WHAT TO PRODUCE:
Locate and copy each line in the data that contains the word "Guide".

SUPPLIED DATA:
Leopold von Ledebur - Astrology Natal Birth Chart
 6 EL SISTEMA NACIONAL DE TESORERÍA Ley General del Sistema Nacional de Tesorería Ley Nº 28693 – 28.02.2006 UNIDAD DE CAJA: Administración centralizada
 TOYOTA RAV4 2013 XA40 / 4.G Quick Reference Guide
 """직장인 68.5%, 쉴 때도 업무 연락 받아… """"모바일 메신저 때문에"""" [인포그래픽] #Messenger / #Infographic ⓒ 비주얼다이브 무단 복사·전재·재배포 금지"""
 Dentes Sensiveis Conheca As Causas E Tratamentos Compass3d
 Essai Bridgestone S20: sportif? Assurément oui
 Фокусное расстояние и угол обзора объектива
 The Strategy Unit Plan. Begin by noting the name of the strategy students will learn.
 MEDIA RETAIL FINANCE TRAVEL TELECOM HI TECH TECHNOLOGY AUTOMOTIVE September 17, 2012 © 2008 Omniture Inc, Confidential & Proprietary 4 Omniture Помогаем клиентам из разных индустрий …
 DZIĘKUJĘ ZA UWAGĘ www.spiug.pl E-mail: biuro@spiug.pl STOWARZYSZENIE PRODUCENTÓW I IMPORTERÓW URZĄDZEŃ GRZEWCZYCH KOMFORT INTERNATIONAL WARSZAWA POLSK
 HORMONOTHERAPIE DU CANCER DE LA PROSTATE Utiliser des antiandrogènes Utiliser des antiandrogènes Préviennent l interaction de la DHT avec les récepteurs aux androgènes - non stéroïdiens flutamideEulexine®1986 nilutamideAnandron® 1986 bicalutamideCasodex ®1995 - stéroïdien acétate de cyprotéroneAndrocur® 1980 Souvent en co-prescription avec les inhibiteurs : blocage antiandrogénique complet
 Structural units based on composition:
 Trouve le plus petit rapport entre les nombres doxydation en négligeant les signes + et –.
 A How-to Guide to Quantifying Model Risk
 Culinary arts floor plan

PROBLEM SOLUTION:
 TOYOTA RAV4 2013 XA40 / 4.G Quick Reference Guide
 A How-to Guide to Quantifying Model Risk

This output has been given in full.